**WHAT IS ASKED**:
Give as output the line that contains "Which object from", followed by every remaining line of the entries, unchanged and with nothing added.

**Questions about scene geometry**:
■ ■ ■ ■ ■ ■ ■

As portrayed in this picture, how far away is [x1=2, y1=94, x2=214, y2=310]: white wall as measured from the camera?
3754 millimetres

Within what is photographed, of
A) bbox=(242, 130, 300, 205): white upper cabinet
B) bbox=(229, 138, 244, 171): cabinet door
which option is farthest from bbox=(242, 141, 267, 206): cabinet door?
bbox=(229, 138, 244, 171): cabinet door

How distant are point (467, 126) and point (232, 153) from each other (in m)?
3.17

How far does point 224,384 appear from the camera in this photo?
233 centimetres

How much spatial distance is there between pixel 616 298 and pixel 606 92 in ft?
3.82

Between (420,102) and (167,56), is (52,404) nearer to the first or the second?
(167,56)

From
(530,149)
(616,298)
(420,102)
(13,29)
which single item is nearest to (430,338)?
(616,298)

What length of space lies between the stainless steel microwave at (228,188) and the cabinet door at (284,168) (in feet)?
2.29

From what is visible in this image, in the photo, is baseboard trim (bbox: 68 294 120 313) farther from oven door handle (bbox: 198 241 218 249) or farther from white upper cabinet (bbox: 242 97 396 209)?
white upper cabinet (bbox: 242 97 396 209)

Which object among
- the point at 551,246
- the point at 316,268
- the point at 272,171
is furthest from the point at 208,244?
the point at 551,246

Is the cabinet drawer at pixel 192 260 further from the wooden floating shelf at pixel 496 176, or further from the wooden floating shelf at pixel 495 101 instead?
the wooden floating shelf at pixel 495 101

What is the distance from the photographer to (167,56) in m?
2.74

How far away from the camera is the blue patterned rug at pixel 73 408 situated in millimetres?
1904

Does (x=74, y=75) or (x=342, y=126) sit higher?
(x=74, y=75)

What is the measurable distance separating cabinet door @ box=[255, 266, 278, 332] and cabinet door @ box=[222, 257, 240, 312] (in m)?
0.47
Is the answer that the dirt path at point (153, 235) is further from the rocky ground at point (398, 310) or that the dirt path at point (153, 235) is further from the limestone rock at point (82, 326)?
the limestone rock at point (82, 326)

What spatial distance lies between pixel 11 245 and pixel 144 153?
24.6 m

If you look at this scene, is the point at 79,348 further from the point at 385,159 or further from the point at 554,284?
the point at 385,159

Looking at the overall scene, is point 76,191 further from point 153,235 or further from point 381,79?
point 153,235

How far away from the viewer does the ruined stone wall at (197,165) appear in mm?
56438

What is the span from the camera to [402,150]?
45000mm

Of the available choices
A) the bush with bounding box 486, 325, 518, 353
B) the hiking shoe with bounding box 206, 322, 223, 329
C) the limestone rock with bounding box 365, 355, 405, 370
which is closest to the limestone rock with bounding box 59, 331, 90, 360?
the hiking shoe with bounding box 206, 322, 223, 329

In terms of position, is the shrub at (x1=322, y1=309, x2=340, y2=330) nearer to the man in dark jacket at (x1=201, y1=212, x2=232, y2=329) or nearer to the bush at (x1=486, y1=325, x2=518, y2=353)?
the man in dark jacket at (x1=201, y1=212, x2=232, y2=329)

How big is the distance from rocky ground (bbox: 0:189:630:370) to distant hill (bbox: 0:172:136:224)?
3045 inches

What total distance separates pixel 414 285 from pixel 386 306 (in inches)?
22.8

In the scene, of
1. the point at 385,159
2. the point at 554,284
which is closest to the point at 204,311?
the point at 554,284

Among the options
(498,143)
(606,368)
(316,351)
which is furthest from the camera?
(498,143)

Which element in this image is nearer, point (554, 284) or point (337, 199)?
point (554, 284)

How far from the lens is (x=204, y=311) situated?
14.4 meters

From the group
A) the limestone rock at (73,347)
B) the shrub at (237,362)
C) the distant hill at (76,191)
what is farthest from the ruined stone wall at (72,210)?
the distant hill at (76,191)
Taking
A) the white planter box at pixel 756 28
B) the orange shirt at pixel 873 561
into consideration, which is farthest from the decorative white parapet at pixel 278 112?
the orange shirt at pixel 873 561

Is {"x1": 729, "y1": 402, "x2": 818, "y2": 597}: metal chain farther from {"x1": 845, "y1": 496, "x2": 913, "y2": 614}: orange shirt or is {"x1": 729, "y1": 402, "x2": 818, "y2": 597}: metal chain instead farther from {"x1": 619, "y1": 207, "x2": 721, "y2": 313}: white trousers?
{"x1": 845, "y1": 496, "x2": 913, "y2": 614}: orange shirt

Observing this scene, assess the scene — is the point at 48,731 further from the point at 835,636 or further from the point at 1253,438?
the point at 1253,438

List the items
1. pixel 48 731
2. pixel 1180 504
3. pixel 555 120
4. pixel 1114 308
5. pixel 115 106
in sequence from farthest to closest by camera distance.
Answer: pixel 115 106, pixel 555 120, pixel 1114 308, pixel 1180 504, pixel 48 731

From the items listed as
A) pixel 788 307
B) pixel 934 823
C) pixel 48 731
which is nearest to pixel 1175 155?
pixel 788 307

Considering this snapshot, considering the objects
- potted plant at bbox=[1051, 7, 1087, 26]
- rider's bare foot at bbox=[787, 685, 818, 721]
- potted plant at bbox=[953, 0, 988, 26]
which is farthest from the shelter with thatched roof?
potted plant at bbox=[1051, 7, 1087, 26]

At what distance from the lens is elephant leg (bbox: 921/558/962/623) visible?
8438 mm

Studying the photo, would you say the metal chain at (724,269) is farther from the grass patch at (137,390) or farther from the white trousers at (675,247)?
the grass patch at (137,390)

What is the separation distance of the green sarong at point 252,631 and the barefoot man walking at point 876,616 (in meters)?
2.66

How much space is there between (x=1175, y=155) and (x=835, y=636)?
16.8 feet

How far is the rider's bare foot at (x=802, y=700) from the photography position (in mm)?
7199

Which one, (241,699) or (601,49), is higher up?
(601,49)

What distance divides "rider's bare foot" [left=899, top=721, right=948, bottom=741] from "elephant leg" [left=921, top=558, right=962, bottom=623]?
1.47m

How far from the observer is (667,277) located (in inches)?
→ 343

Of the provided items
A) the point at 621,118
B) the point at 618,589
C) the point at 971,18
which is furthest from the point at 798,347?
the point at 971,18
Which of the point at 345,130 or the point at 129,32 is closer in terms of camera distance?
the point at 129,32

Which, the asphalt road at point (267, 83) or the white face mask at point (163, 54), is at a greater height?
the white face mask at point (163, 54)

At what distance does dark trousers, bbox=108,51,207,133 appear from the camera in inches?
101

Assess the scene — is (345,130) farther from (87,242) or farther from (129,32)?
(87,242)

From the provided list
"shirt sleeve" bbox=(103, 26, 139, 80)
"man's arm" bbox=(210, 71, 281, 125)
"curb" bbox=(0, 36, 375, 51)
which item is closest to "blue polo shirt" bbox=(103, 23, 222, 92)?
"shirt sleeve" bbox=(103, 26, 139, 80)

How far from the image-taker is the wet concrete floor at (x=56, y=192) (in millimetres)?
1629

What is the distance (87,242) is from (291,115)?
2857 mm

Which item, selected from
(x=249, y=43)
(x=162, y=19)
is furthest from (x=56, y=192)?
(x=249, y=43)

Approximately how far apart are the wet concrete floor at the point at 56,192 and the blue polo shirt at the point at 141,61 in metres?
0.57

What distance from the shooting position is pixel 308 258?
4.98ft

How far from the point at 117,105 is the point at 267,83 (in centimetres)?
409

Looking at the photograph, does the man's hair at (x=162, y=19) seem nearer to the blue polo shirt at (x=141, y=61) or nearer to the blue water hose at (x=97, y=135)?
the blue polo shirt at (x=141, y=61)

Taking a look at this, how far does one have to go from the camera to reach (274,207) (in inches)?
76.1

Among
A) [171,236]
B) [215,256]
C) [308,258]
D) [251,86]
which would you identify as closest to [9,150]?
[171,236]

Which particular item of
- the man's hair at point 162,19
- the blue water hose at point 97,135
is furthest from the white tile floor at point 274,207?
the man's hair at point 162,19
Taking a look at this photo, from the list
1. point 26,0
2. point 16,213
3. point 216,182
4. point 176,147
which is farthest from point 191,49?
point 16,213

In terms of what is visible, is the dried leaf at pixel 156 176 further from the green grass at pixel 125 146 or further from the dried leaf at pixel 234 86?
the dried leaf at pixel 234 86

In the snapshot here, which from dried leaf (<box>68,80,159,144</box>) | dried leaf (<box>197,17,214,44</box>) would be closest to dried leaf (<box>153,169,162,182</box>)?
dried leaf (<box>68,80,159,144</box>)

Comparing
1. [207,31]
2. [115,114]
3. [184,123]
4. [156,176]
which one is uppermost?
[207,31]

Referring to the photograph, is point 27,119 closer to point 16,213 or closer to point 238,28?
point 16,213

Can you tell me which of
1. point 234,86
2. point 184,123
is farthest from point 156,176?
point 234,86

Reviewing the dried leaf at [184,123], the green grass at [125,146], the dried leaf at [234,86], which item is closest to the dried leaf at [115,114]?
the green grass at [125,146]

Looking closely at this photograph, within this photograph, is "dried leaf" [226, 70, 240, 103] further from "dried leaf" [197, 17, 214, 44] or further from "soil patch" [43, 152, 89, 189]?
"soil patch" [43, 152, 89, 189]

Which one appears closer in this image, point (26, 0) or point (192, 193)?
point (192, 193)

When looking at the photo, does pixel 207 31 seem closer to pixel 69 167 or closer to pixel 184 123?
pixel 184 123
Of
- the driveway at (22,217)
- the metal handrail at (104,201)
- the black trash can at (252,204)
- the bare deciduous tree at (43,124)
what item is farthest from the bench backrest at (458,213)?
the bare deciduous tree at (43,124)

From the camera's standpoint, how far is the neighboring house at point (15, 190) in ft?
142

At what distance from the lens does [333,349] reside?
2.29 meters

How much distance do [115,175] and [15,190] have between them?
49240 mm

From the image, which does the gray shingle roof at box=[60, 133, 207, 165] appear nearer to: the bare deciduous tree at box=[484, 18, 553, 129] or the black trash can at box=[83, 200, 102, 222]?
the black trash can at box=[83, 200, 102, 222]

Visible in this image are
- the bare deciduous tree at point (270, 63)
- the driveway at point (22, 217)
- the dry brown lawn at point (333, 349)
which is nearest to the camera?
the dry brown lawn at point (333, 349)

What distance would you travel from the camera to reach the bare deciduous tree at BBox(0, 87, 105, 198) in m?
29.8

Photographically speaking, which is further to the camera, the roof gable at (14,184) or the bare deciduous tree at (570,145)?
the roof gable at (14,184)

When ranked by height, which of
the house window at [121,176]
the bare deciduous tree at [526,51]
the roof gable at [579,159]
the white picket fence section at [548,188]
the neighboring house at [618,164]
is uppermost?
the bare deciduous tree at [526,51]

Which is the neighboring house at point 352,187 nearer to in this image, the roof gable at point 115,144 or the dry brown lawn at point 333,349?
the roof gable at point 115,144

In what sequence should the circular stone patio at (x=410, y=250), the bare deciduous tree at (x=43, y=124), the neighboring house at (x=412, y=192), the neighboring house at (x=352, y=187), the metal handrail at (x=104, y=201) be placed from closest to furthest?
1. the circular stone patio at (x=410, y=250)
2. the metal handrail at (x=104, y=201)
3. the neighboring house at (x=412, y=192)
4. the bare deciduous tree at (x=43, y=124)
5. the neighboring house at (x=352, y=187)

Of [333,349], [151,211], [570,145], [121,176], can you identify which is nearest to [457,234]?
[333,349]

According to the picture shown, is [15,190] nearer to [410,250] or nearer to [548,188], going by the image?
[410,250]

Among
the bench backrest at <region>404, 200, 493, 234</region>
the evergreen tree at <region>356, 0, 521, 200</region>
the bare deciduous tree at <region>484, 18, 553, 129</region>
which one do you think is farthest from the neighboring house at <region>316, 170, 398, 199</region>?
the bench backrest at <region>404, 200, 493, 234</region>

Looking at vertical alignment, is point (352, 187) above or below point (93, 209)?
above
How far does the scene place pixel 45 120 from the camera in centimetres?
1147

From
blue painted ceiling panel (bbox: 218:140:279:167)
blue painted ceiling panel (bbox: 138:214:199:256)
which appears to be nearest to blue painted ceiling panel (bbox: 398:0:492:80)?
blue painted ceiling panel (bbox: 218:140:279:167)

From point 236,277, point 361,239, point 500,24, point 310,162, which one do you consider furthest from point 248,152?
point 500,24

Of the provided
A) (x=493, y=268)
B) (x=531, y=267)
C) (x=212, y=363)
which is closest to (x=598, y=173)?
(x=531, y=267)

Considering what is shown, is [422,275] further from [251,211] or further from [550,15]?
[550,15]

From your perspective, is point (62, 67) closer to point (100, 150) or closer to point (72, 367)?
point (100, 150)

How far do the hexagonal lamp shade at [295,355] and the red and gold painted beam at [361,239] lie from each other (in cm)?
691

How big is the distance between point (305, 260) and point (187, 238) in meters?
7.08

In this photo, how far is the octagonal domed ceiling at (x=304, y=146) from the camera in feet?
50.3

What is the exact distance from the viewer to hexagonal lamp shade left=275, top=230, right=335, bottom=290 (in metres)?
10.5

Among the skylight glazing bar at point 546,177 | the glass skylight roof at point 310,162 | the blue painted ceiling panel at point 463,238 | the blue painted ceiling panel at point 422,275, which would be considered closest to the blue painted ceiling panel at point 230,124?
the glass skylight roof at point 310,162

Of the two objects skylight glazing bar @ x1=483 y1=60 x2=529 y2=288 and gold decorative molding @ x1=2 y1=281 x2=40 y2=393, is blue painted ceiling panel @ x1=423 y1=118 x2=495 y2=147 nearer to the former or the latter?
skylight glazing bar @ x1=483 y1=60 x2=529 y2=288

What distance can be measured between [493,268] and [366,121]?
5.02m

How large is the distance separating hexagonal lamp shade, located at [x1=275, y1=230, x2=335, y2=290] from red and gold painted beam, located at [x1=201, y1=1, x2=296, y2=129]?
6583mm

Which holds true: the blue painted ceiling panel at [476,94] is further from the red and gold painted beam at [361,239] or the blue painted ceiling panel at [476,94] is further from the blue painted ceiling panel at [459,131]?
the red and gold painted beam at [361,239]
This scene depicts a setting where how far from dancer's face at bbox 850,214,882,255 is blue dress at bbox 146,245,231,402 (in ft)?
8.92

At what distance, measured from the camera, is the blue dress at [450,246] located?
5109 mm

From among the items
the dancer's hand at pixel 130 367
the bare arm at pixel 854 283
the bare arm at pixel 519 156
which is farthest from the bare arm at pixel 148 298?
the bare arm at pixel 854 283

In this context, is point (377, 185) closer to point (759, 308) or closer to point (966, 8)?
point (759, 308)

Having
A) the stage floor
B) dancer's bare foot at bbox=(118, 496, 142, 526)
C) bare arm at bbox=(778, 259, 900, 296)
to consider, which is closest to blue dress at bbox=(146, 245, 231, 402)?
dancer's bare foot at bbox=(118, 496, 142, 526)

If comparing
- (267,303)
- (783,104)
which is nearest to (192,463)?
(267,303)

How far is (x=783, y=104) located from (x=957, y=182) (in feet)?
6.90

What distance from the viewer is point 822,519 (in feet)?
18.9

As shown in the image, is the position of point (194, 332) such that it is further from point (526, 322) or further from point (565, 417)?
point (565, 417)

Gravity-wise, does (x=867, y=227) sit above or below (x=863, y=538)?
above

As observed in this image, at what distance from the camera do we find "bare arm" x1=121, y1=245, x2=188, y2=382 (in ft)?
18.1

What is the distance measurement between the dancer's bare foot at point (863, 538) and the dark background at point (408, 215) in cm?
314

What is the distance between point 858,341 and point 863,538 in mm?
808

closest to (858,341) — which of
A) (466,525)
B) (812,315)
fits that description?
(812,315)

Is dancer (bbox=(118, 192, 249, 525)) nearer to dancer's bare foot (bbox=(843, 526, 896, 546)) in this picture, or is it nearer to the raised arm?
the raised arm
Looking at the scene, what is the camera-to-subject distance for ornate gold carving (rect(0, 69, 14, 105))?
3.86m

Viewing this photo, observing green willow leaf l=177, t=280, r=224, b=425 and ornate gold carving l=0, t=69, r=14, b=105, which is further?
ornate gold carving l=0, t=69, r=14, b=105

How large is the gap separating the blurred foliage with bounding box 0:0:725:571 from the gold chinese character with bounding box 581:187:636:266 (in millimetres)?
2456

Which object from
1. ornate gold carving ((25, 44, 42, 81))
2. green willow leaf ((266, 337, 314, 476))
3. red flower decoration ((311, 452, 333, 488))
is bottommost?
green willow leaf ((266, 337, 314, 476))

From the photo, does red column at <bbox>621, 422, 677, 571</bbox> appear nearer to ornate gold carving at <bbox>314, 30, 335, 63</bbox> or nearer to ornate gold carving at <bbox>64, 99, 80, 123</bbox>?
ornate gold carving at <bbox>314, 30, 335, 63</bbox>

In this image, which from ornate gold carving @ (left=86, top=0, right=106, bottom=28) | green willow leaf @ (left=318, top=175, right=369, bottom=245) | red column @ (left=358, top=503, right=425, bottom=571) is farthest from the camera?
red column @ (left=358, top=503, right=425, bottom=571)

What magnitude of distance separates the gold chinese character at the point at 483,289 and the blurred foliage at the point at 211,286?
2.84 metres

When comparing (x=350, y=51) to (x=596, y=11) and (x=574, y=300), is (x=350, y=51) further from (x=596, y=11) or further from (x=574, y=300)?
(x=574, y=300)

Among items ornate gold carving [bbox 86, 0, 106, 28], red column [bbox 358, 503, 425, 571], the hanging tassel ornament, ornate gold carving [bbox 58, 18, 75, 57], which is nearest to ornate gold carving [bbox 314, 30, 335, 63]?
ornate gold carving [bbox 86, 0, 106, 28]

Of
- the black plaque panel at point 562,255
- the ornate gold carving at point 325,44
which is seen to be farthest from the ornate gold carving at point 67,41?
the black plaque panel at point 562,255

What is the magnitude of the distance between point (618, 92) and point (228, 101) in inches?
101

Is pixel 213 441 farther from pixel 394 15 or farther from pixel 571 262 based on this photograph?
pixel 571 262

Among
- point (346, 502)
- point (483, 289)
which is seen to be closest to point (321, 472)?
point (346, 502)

■ ■ ■ ■ ■ ■ ■

**TASK OUTPUT**:
Which object from
1. ornate gold carving ((25, 44, 42, 81))
2. green willow leaf ((266, 337, 314, 476))
3. red flower decoration ((311, 452, 333, 488))
is bottommost?
green willow leaf ((266, 337, 314, 476))

From the photo, does red column at <bbox>621, 422, 677, 571</bbox> appear nearer to ornate gold carving at <bbox>314, 30, 335, 63</bbox> or nearer to ornate gold carving at <bbox>64, 99, 80, 123</bbox>?
ornate gold carving at <bbox>314, 30, 335, 63</bbox>

In this image, which from ornate gold carving @ (left=86, top=0, right=106, bottom=28) | green willow leaf @ (left=318, top=175, right=369, bottom=245) | red column @ (left=358, top=503, right=425, bottom=571) is farthest from the camera?
red column @ (left=358, top=503, right=425, bottom=571)

What magnitude of distance separates the gold chinese character at the point at 483,289 and the blurred foliage at the point at 211,286?
2.84 metres

When comparing (x=350, y=51) to (x=596, y=11) and (x=574, y=300), is (x=350, y=51) further from (x=596, y=11) or further from (x=574, y=300)?
(x=574, y=300)

Among items ornate gold carving [bbox 86, 0, 106, 28], red column [bbox 358, 503, 425, 571], the hanging tassel ornament, ornate gold carving [bbox 58, 18, 75, 57], which is nearest to ornate gold carving [bbox 314, 30, 335, 63]?
ornate gold carving [bbox 86, 0, 106, 28]

Of
- the black plaque panel at point 562,255
- the ornate gold carving at point 325,44
which is seen to be farthest from the ornate gold carving at point 67,41?
the black plaque panel at point 562,255

What is the magnitude of the distance between point (618, 92) and point (228, 101) in inches?
101

Is pixel 213 441 farther from pixel 394 15 or farther from pixel 571 262 based on this photograph?
pixel 571 262

Among
- point (346, 502)
- point (483, 289)
which is seen to be closest to point (321, 472)?
point (346, 502)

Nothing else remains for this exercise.